NBC, other networks draw criticism for airing grisly video of luger’s death at Olympics

By David Bauder, AP
Saturday, February 13, 2010

Networks’ use of luge video disturbs some

NEW YORK — NBC and other networks were criticized Saturday for broadcasting the disturbing video of a Georgian luger who died after flying off the track and slamming into a steel beam during an Olympic training run.

NBC said callers complained and Twitter was aflame with disgust. Much of the criticism centered on the network showing the footage at the beginning of its coverage of Friday’s opening ceremony for the Vancouver Games, even though video of Nodar Kumaritashvili’s death aired on the ABC, CBS and NBC evening news programs.

News organizations frequently weigh the imperative of depicting the reality of the world they cover with concerns about whether images would be too disturbing for the public. In this case, the networks warned viewers and used the video. NBC, in a departure from its usual policy of holding onto video because it is the U.S. Olympics rightsholder, let other networks use it.

“We owe folks a warning here,” NBC News anchor Brian Williams said at the beginning of his network’s coverage of the opening ceremony Friday. “These pictures are very tough for some people to watch.”

Similar warnings were offered by Diane Sawyer and Maggie Rodriguez on the ABC and CBS newscasts. On the “CBS Evening News,” the video was shown three times —the last in slow motion. Although NBC muffled the sound of the accident, elsewhere the thudding clank of Kumaritashvili hitting the steel beam was audible.

The warnings weren’t enough for Matthew T. Sussman, sports editor of Blogcritics Magazine, who wrote, “so it’s anyone’s fault for feeling nauseous or traumatized by what they saw.

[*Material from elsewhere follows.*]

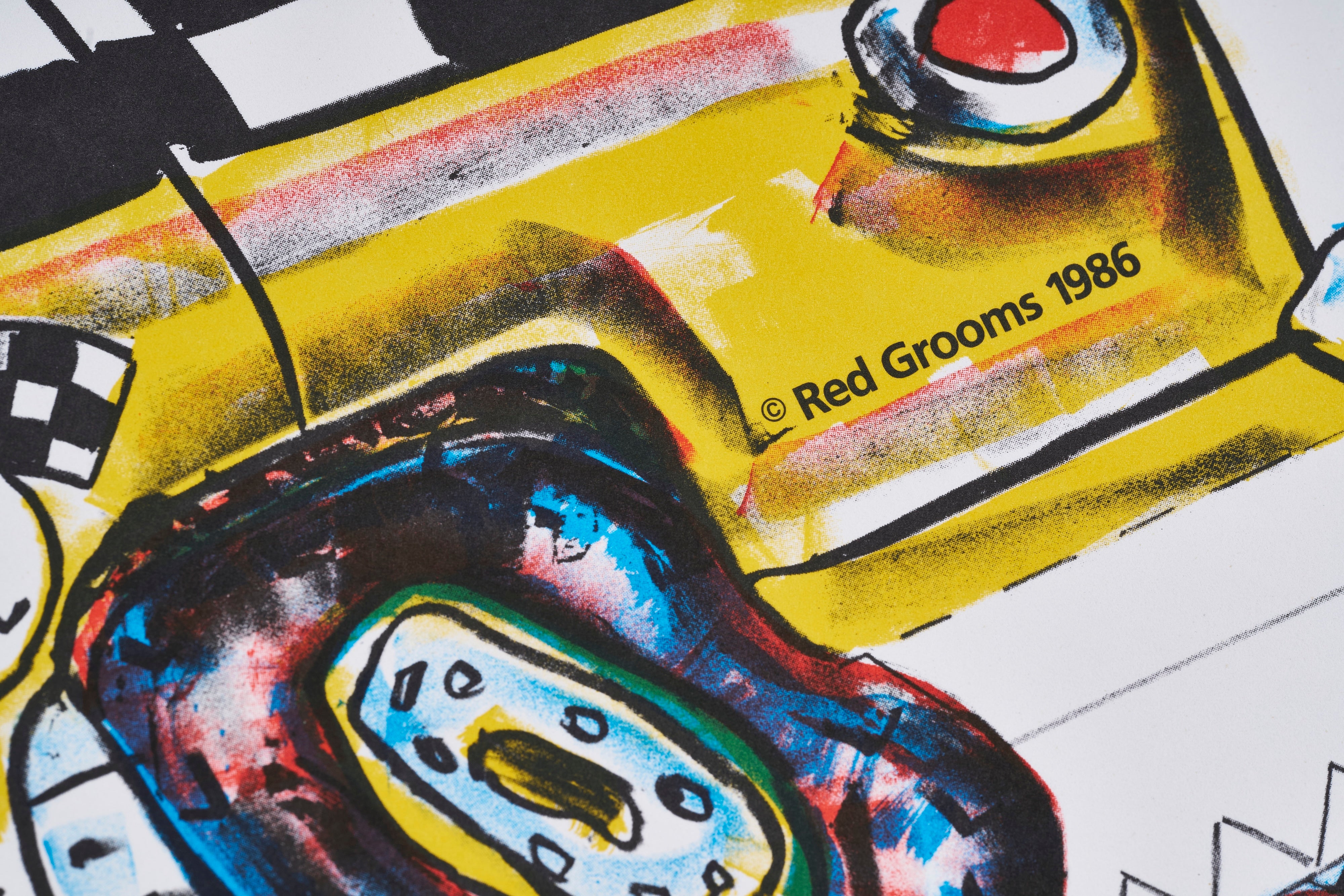 限定5枚】RUCKUS TAXI 1986 - Shark's Incorporated 1986 / レッド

And it really is a terrible clip.”

Kim Hartman, a freelance writer from Charleston, W.Va., wrote on a CNN posting that NBC should be ashamed for airing it at the opening of the Olympics.

“I hope that young man’s family and friends and countrymen and women and children survive the trauma that you chose to expose them to,” Hartman wrote. “You have ruined my games by embedding that image into my mind as the first thing I will recall and perhaps the only thing I will recall that occurred in Vancouver at the 2010 Olympic Games.”

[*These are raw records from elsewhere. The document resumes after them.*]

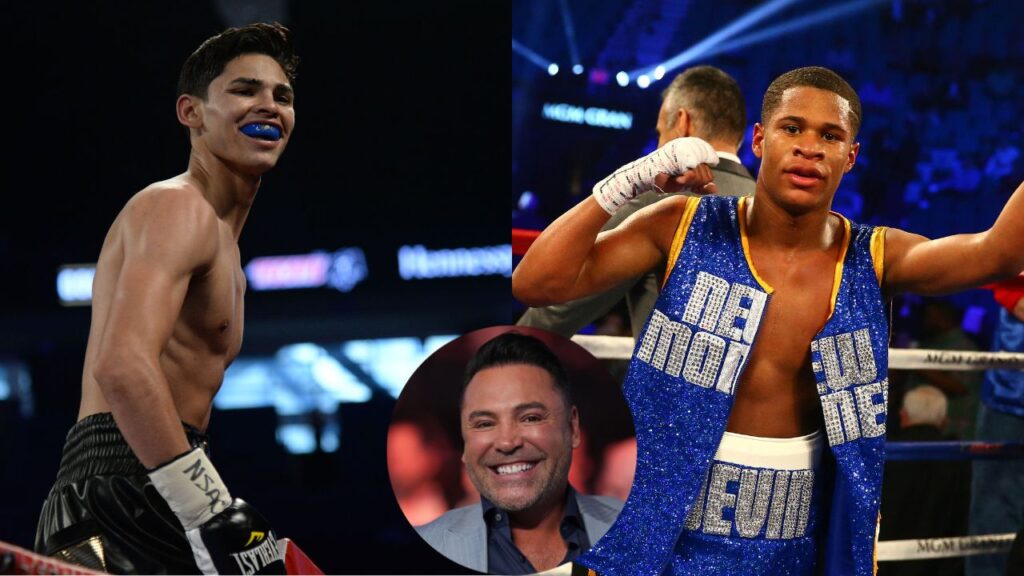 Oscar De La Hoya Eyes Devin Haney vs. Ryan Garcia for March: "Alongside Teofimo"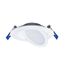4" Round Aperture Adjustable Slim Downlight, 5 CCT Selectable - Matte White (12W)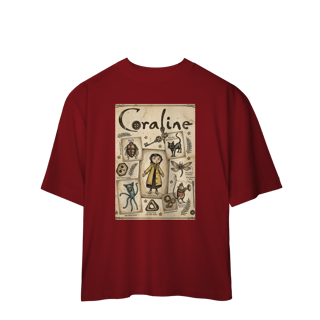 Nome do produto Camiseta Oversized Coraline 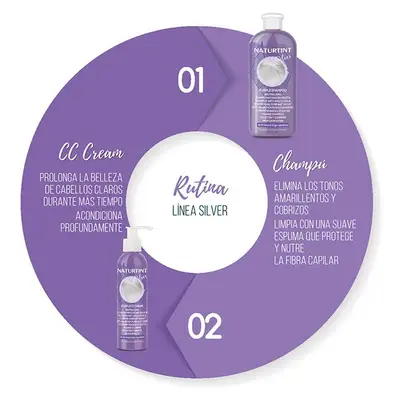 NATURTINT Cc cream silver - crema matizadora violeta 300 ml 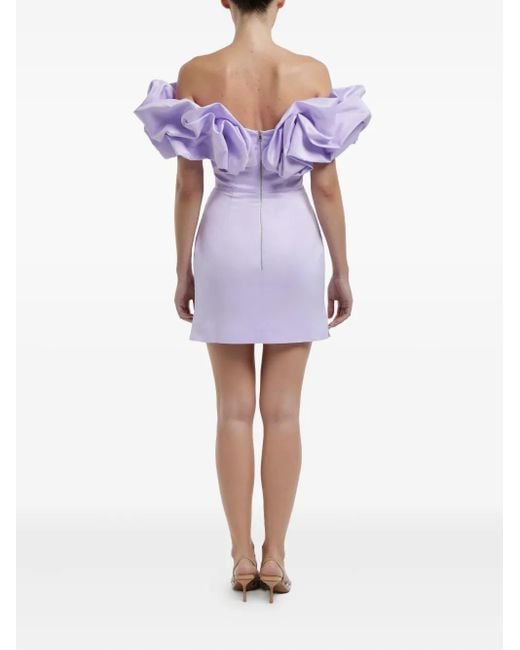 POST MERIDIEM Purple Meringue Mini Dress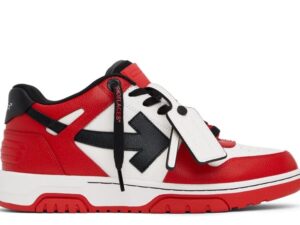 OFF-WHITE OUT OF OFFICE BASKET SNEAKERS RED/BLACK
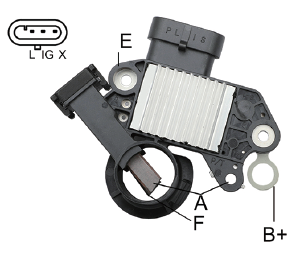 OEM: 313-030 01-020 8483A D2262Material: ABS MetalColor: Black SilverOrigin: Made in China, OEM for BOSCH, DENSO, BorgWarner, Valeo.Weight: 200gPacking List: 100* Voltage Regulator More ServiceWe can provide OEM Manufacturing serviceWe can Be your one-step solution for Auto PartsWe can provide technical scheme for you Feel Free to Contact Us, We will get back to you as soon as possible.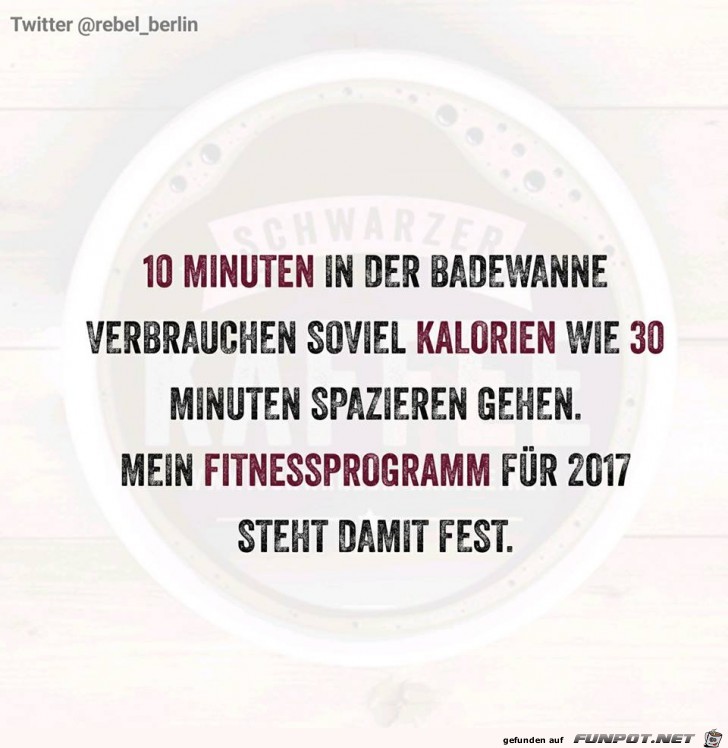 Mein Fitnessprogramm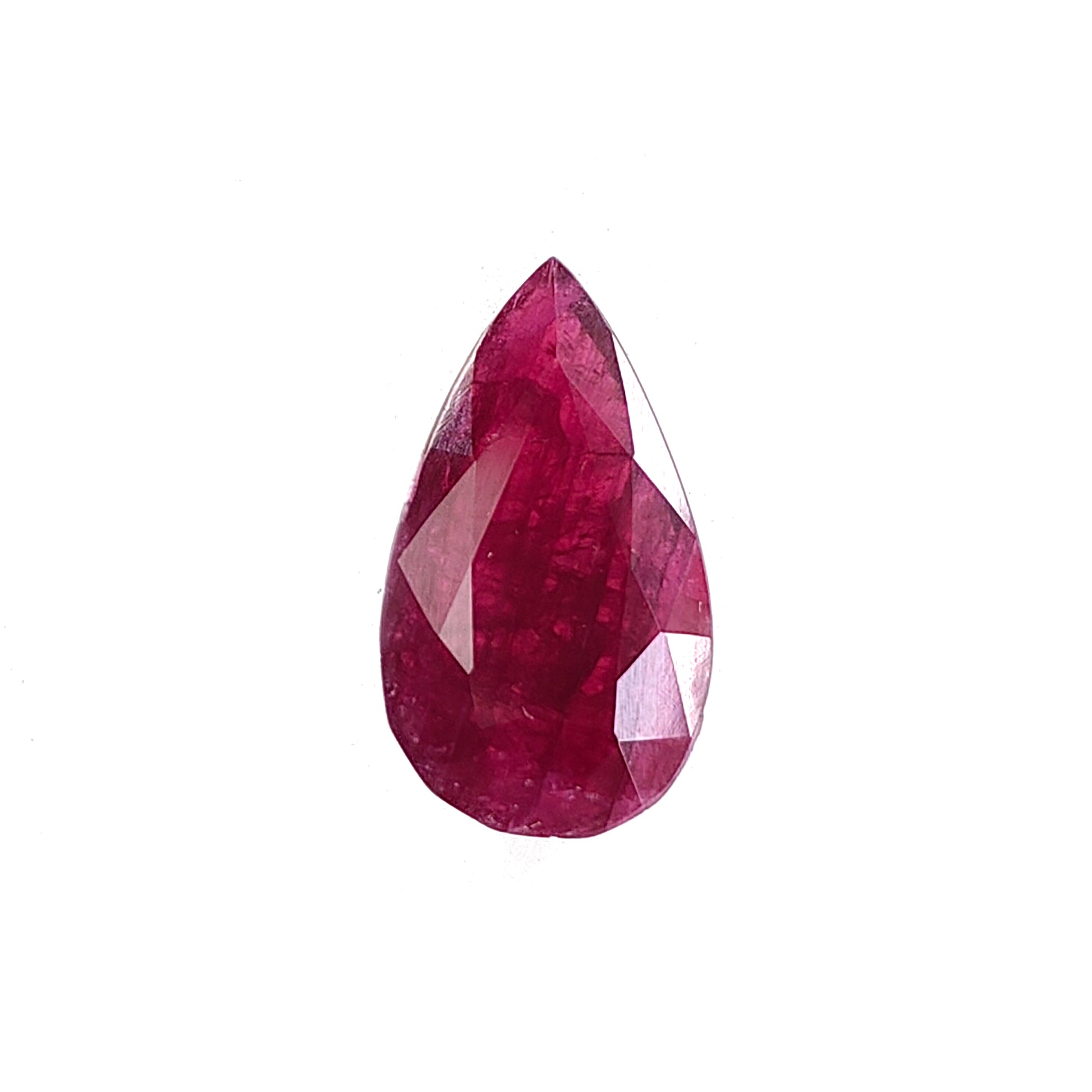 ruby faceted cut gemstone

The story “could have been told perfectly accurately and well without NBC’s ‘Faces of Death’ moment,” blogger Dana Pico wrote.

An NBC executive involved in the decision was not immediately available for comment.

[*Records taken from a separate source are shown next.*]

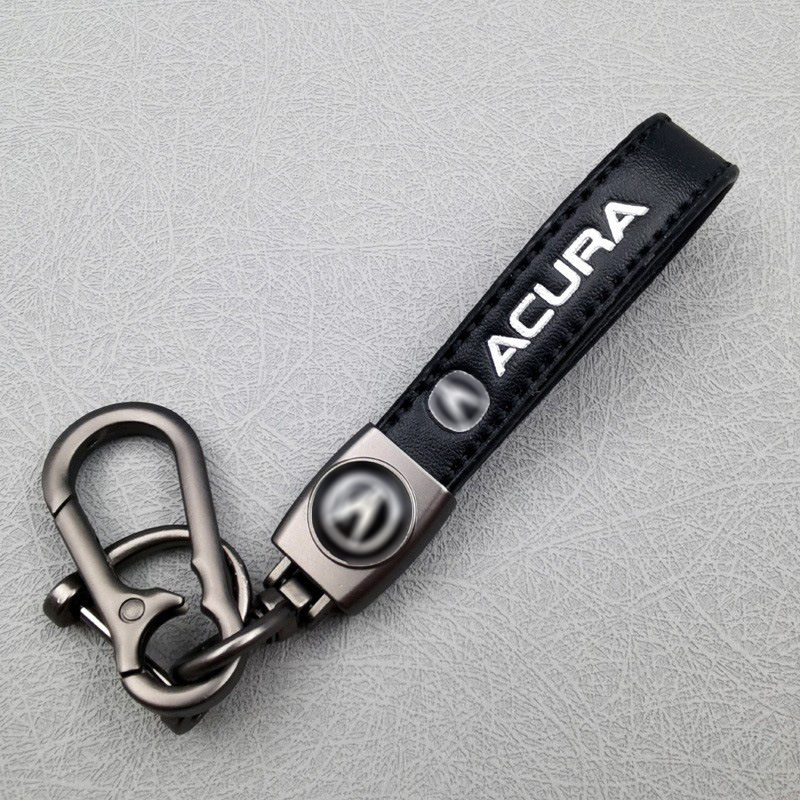 Privjesak za ključeve automobila od kože s logom, minimalistički dizajn, kopča u obliku osmice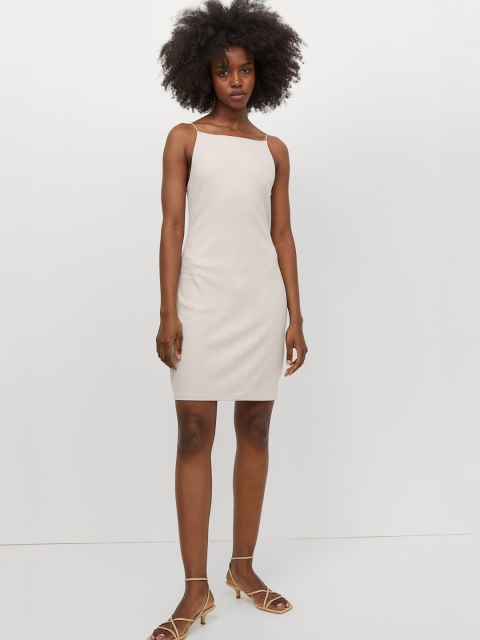 

Women H&M Beige Ribbed Dress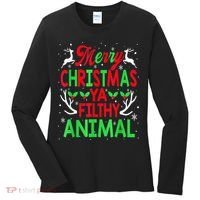 Merry Christmas Animal Filthy Ya  Wo Kid Women's Long Sleeve Shirt thumb 0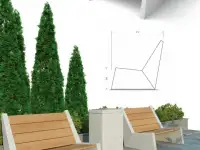 Скамьи,Урны,Вазоны из компазитного мрамора от завода производителя, фотография 3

The decisions to air the video, which also appeared on NBC’s Olympics Web site and elsewhere online, were interesting in the context of caution elsewhere. Many TV networks, for instance, did not show images of people jumping from the World Trade Center on Sept. 11, 2001.

Journalists have been criticized by some for not conveying the realities of America’s two wars. It became an issue last fall, for example, when The Associated Press distributed a still picture of a mortally wounded U.S. Marine in an Afghanistan battlefield and was criticized for it by the U.S. defense secretary.

Bob Steele, an expert on media ethics at DePauw University, said Saturday he hoped the networks gave careful thought to their decisions.

“Clearly it was a failure if they just said, ‘Wow, look at that, let’s put it up.’ Or ‘the other networks are using it, let’s put it up,’” Steele said.

He was also concerned that distance was a factor: a TV network might be more willing to air such a video with the victim from the republic of Georgia, and less so if an American had been killed.